World Organisation Wrestling – August 15th, 1987
This is an Pensacola-based local promotion with not a lot going for it. The reprehensible Bob Sweetan as booker and top babyface. Nazi biker Don Fargo as one of the heels. A young Bob Holly with mullet and moustache learning his trade. Some bullet points to cover the part of an episode caught on this tape:
- Marcel Pringle, the kayfabe cousin of Percy Pringle, in an interview segment where he stumbles and bumbles his way through a promo. “You see this belt around my waist?” – it’s sat on his waist, folded up.
- Local promos led by an announcer who makes Richard Pryor look like a teetotaler. More Marcel Pringle, in a Badstreet USA, and Mr. Olympia looking like he can understand what they’re saying. Obvious flubs like mispronounced names, wrong days, stutters and lost trains of thought. Jerry Stubbs is like the Rock compared to Pringle.
- Bob Holly vs. Tom “Boogaloo” Shaft – Shaft is a local legend who was one of those guys who was an excellent talker for that area, like Sonny King, but had nothing left in the ring. Holly has to shoot lift up Shaft at one point in a fireman’s carry. The studio looks like a garage that’s been emptied out. Shaft gets an elbow at one point that obviously doesn’t hit, but Holly sells as a phantom hit. Two guys who aren’t just not on the same page, they’re not even in the same library. Holly wins (just about) with a sunset flip.
- Pringle comes out to mouth off at Holly after the match while Shaft does a routine in the ring with the ref. He slaps Holly and runs off, then comes back, then scarpers again.

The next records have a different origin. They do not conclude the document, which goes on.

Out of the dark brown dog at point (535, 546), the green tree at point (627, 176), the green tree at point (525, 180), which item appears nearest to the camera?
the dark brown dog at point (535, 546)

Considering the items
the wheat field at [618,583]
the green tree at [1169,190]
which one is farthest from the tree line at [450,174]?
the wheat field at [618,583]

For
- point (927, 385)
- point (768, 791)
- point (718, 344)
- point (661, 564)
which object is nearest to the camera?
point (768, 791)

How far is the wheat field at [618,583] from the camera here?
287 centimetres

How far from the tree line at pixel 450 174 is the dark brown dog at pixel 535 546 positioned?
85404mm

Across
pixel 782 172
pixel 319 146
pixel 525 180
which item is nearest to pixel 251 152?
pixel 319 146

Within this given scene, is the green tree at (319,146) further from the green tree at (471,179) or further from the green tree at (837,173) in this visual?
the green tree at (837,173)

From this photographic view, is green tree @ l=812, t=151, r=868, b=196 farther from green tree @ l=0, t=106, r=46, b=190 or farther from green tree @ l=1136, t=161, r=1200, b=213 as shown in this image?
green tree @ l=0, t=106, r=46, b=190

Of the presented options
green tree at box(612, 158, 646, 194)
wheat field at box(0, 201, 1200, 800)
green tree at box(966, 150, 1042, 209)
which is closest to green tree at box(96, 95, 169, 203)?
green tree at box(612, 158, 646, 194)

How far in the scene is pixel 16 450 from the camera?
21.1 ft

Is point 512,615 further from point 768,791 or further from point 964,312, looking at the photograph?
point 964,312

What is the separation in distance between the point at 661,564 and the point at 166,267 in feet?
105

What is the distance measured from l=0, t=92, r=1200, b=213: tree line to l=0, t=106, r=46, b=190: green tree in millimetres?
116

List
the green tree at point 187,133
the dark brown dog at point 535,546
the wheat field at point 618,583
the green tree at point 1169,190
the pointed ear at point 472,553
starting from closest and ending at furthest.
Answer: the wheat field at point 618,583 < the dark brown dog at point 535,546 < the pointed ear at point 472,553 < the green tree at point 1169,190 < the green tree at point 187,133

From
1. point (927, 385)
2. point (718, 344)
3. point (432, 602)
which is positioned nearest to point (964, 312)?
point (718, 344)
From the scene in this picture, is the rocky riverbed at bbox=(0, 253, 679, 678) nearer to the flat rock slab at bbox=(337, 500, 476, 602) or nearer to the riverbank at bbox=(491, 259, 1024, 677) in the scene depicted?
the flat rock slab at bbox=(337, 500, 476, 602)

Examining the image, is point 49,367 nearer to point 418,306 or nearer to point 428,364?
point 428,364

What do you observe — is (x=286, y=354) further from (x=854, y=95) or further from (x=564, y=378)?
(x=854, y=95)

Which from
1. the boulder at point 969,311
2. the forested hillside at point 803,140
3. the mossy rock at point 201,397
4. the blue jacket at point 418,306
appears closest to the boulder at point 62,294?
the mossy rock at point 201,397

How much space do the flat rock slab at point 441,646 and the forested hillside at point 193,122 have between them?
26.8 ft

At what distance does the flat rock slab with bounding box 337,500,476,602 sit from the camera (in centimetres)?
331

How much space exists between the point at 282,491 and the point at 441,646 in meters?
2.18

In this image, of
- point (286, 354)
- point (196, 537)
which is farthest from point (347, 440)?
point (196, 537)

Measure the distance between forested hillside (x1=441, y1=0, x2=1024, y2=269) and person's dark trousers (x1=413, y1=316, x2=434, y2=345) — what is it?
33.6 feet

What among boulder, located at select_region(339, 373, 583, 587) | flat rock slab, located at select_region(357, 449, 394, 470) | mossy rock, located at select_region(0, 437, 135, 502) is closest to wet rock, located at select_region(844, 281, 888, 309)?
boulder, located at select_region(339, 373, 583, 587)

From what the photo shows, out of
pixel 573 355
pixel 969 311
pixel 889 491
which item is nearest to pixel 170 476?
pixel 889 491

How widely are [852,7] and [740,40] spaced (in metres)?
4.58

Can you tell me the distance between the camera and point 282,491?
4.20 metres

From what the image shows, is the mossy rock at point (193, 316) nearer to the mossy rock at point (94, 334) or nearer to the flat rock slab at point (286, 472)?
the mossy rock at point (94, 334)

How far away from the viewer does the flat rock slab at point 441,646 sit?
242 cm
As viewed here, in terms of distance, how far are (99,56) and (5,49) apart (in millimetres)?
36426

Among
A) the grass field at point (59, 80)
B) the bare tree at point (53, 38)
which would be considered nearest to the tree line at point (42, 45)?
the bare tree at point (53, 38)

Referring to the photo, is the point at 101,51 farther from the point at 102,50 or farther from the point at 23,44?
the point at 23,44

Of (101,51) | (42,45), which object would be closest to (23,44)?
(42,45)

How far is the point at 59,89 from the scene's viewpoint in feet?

- Heel group promo with Ali Pasha, a black Arabian heel who sounds like Kamala’s real voice with no attempt at an accent, Mad Dog with his Bruise Brothers briefcase, and Don Fargo and Mike Diamond, dressed in suits and berets for some reason. I’m shocked he didn’t burst into flames. Diamond was probably some green guy Fargo was riding with and trained as he has zero presence.
- Promo with Jerry Stubbs, who’s actually going by Mr. Perfect while unmasked. He finishes up and sounds like he was ready for them to throw to a match, but seemingly they’re not ready, so he goes on a bit more, goes to leave, and the announcer doesn’t have a clue what to say while filling the time.
- Bob Sweetan vs. Ali Pasha – Sweetan has gifted himself with Born in the USA as his entrance music and waves the flag while wearing a bandana. Goes without saying that he was Canadian. No other updates to his gear, the same lump of dried dog shit he ever was, but he’s slicked his perm back and has a horrible moustache. Pasha looks like Bad News Brown and has about an inch lifts on his boots. Pasha’s move set amounts to a slam, some stomps that look like someone trying to scrape mud off their shoes, a nervehold and a splash that he gets about two feet of drop on. Stubbs brings it to an end by interfering and helping with beating up Sweetan.
How bad was it? A terrible show that made no effort to rise above the low budget with any kind of effort and probably set records for the highest amount of people on the roster with criminal records.
The meltdown: Not a good week for bad wrestling, with the Kaiju stuff being the lone highlight. Keep the requests and recommendations coming.